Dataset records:
※ ※ ※

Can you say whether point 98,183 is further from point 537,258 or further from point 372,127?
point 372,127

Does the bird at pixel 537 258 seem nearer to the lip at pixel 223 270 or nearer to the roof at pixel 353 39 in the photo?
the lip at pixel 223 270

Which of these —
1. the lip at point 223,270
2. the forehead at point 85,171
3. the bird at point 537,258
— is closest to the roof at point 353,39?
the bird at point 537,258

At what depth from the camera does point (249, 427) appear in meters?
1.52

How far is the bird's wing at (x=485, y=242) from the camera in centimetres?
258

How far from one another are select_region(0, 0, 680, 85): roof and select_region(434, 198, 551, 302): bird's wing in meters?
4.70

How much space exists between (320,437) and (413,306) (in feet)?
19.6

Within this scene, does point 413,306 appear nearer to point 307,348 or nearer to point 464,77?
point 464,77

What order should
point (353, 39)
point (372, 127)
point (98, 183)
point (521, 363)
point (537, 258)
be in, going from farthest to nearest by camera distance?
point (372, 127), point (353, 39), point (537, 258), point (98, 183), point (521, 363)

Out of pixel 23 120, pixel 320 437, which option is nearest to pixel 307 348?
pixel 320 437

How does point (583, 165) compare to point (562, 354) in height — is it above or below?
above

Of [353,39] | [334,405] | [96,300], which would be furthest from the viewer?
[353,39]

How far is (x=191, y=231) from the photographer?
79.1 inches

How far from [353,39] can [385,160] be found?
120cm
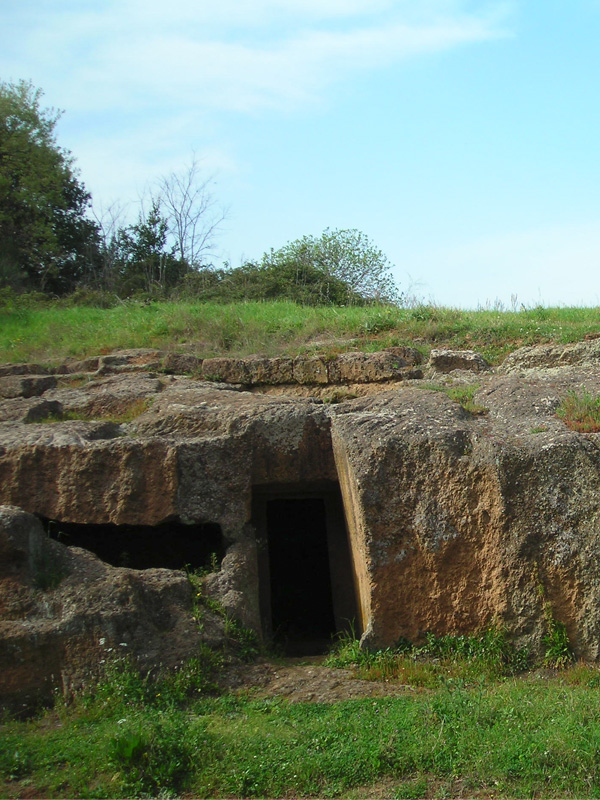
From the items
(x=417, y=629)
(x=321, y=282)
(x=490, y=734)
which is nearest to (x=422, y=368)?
(x=417, y=629)

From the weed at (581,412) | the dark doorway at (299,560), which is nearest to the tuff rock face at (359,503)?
the weed at (581,412)

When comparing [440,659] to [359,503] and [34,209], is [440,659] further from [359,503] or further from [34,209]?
[34,209]

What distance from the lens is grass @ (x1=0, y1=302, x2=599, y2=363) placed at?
985 cm

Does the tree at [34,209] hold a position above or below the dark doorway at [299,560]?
above

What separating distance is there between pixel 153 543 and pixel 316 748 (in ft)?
11.2

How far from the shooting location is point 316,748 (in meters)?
4.51

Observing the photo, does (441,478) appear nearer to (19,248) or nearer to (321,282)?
(321,282)

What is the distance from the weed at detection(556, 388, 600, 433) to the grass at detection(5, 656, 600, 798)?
2.10 meters

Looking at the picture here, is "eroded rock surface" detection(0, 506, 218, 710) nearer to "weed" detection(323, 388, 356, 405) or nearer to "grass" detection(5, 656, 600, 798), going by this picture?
"grass" detection(5, 656, 600, 798)

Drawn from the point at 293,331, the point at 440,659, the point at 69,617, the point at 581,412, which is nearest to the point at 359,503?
the point at 440,659

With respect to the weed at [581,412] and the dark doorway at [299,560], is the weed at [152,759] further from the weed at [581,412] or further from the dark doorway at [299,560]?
the dark doorway at [299,560]

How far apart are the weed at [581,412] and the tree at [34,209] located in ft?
53.6

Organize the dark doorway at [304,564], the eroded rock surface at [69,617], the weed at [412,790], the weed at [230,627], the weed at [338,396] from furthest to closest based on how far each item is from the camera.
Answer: the weed at [338,396] → the dark doorway at [304,564] → the weed at [230,627] → the eroded rock surface at [69,617] → the weed at [412,790]

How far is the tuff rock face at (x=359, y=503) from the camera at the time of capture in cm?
560
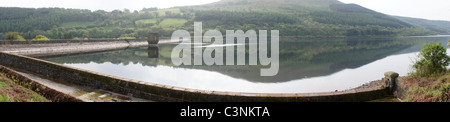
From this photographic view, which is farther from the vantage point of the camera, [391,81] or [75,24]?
[75,24]

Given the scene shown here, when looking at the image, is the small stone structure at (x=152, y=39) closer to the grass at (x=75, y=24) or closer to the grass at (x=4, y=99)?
the grass at (x=4, y=99)

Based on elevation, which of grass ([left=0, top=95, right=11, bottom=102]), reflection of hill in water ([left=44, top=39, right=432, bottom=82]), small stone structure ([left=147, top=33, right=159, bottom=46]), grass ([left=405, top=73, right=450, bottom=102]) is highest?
small stone structure ([left=147, top=33, right=159, bottom=46])

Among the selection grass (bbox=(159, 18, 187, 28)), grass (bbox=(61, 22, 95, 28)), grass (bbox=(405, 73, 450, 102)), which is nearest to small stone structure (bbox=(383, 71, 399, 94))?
grass (bbox=(405, 73, 450, 102))

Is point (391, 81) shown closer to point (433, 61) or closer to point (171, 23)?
point (433, 61)

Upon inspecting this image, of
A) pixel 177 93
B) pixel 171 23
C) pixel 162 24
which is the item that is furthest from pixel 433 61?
pixel 171 23

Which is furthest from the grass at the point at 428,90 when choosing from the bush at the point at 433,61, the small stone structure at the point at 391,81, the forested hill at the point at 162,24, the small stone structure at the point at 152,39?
the forested hill at the point at 162,24

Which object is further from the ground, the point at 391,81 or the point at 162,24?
the point at 162,24

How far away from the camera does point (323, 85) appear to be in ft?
48.6

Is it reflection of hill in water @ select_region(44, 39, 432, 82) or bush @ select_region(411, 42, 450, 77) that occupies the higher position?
bush @ select_region(411, 42, 450, 77)

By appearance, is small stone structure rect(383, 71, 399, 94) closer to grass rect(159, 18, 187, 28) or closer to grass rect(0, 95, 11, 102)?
grass rect(0, 95, 11, 102)

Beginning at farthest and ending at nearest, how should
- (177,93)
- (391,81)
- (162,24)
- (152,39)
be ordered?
(162,24), (152,39), (391,81), (177,93)

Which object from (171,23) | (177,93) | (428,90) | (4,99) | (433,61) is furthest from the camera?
(171,23)
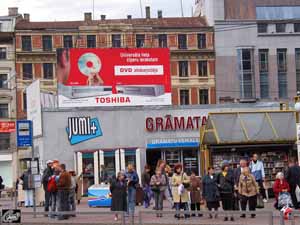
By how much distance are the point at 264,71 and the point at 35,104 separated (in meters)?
46.9

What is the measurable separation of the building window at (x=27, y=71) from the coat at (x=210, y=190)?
188ft

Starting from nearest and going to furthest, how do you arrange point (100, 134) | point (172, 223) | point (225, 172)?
1. point (172, 223)
2. point (225, 172)
3. point (100, 134)

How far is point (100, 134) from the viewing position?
4769cm

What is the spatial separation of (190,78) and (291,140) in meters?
46.8

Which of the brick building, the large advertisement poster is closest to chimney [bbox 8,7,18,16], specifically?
the brick building

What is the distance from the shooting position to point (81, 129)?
4747cm

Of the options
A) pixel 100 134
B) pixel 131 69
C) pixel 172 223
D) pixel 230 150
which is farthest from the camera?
pixel 131 69

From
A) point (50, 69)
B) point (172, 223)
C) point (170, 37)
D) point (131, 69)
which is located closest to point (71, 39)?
point (50, 69)

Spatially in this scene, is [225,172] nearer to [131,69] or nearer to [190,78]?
[131,69]

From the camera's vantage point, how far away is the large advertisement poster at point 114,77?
50625mm

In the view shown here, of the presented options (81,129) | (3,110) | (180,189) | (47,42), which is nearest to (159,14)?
(47,42)

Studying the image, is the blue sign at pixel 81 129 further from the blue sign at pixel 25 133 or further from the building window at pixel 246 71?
the building window at pixel 246 71

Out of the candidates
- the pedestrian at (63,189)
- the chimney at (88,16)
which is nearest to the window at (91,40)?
the chimney at (88,16)

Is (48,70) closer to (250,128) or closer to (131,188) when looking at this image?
(250,128)
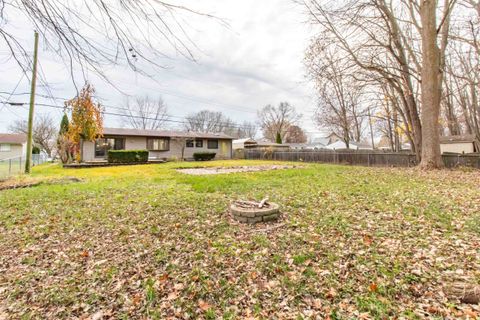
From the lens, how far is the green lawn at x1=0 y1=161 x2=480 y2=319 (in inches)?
84.5

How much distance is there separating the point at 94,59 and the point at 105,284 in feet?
7.25

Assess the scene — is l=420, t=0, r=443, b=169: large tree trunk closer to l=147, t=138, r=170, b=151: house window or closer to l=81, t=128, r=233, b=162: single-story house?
l=81, t=128, r=233, b=162: single-story house

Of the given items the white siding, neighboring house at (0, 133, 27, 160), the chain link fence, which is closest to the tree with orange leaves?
the white siding

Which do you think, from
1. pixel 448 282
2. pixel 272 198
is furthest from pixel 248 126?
pixel 448 282

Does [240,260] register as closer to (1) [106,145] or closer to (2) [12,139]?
(1) [106,145]

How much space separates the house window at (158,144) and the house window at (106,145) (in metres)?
2.33

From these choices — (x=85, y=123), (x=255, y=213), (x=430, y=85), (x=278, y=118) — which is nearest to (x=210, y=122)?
(x=278, y=118)

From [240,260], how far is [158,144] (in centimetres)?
2150

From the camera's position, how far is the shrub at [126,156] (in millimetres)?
16734

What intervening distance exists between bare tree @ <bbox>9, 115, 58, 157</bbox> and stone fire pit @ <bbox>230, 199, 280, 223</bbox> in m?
35.3

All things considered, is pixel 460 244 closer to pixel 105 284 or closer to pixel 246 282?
pixel 246 282

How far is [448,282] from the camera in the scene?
89.6 inches

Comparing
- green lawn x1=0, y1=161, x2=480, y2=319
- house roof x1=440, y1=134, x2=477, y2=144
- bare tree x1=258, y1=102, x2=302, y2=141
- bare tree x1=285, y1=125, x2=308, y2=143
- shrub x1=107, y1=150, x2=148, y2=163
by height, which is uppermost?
bare tree x1=258, y1=102, x2=302, y2=141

※ ※ ※

TASK INSTRUCTIONS: Set down, word for word, every line from the line that holds "From [240,260], how" to the end of the entries above, including both ends.

REPLY TO THE TASK:
From [240,260], how far is [158,144] (in centimetres)?
2150

From the camera's position, how far is the shrub at [126,156] (in millimetres)?
16734

What intervening distance exists between bare tree @ <bbox>9, 115, 58, 157</bbox> and stone fire pit @ <bbox>230, 199, 280, 223</bbox> in m?
35.3

All things considered, is pixel 460 244 closer to pixel 105 284 or closer to pixel 246 282?
pixel 246 282

How far is [448,282] from the camera in the scene?
89.6 inches

Comparing
- green lawn x1=0, y1=161, x2=480, y2=319
- house roof x1=440, y1=134, x2=477, y2=144
- bare tree x1=258, y1=102, x2=302, y2=141
- bare tree x1=285, y1=125, x2=308, y2=143
- shrub x1=107, y1=150, x2=148, y2=163
by height, which is uppermost?
bare tree x1=258, y1=102, x2=302, y2=141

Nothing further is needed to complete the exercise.